Anyway, we have to let the icemaker cycle through and throw away the first batch, but the water is fit to drink now, and the contents are beautifully organized and visible. It does take up a bit more space, top to bottom and side to side, but on the whole we are quite pleased with what is essentially a big-money purchase not driven by absolute necessity.

18. March 2014 · Comments Off on Spring into Summer · Categories: Domestic
Embryonic Garden - Vast Collection of Pots

How it looked at the beginning of this month

And sometimes it goes spring into summer in the same day – or even from winter to spring to summer. Yes, it’s a bit of a trip, having to have the heat and the AC on within the same 24 hour period, but that is Texas for you, where a cold front can blow in and the temperature drop from the mild 70s to freezing within the space of hours – just as it did a couple of weekends ago.

Fortunately, the most of the plants in my garden which lived through that experience are recovering nicely, and the ones which didn’t are replaceable. I’ve lost about two weeks in the development of the pole and bush beans, and about four pepper plants – plus another two or three pepper plants where a rat came in and ate off the tender leaves. Four pots of lettuce and mesclun greens did very well under a thick blanket for those few cold days, so we’re ahead there, too.

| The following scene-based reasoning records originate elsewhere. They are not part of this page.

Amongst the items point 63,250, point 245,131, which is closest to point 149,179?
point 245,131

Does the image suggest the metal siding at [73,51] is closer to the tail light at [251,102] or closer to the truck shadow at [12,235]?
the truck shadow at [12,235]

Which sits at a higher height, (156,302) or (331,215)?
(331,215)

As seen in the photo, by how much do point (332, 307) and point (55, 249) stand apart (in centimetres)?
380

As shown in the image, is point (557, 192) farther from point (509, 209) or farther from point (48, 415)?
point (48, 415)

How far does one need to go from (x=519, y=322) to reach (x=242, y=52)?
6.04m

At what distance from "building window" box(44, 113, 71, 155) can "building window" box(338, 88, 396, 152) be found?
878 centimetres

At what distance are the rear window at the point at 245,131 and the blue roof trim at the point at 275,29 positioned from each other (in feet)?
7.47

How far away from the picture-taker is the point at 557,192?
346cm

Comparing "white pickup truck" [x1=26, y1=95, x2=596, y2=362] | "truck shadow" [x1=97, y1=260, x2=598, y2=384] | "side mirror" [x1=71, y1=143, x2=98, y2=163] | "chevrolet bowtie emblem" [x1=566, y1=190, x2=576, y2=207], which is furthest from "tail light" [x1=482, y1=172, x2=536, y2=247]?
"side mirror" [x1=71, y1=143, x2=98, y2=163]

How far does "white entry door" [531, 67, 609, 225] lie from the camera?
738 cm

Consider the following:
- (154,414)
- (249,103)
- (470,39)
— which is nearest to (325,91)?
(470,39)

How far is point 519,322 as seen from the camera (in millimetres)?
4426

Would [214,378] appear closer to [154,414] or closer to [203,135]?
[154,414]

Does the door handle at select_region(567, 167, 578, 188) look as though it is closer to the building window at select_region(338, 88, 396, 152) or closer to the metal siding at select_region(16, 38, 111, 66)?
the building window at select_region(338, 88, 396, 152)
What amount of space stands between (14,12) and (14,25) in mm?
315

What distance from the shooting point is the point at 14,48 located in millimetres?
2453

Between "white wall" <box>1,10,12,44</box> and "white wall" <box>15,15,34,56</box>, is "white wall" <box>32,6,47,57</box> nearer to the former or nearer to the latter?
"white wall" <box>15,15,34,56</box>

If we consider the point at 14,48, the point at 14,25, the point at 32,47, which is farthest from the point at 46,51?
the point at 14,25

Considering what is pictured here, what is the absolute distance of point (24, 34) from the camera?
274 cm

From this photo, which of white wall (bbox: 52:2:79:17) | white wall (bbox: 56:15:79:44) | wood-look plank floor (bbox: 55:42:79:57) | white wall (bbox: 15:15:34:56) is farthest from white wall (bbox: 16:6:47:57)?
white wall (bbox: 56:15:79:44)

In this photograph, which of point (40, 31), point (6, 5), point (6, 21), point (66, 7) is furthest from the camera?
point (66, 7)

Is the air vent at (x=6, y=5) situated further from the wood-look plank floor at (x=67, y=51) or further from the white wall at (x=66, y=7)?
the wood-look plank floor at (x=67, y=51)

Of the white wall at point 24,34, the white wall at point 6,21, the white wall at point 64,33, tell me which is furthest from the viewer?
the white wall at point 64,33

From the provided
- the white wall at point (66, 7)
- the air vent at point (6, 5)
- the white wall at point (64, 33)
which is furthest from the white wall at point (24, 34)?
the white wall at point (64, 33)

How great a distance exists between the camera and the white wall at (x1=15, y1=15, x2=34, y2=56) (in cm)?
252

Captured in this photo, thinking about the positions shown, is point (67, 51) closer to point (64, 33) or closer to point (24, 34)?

I don’t know if I want to try again with squash and zucchini again. For heaven’s sake, everyone can grow zucchini – and I hear tales of two or three plants being so prolific that the people who have them are reduced to dropping bags of ripe zucchini on their neighbor’s doorsteps, ringing the doorbell and running away. But after two years of trying to do just that, I’m beginning to think my garden is squash-cursed. One year, they thrived and blossomed … and then suddenly nothing, and they all developed mushy stems and then died, and the next year they grew to a certain point and then died.  Well, at least I had harvests of fresh beans and salad greens to comfort us, and oodles of little tomatoes the year before. Hope springs eternal, I guess.

I also west as far as to buy a pair of fruit tree saplings, upon seeing them for sale at Sam’s Club a month ago; a plum and a peach. Now I regret not picking up an apple tree as well – I have room for them all, now that the big tree is cut back. So far, the peach is shyly putting out some buds, the plum is just sitting there sullenly – but it’s not dead yet. The field beyond the back fence has largely been built over in the years since I bought my house, so there are stretches of it now that could do with a good masking from a deciduous tree in summer – and looking how a couple of the trees that I did plant early on kept growing and growing and growing – well, there is hope for the plum and the peach.

How it looked in April, 2012

How it looked in April, 2012

The firecracker plant and the penstemon bushes – which had all the leaves on them killed by the frost are coming back as well. They always do, even though sometimes I have to cut them down almost to the bare ground. When they are going full-bore, they form a pair of sprawling shrubs, one covered with orange and the other with red flowers – which the humming birds love. Right now, with everything either just leafing out or a week out from being planted, the garden still looks pretty bare, but at the rate that the days are warming up, it will not be long in that condition.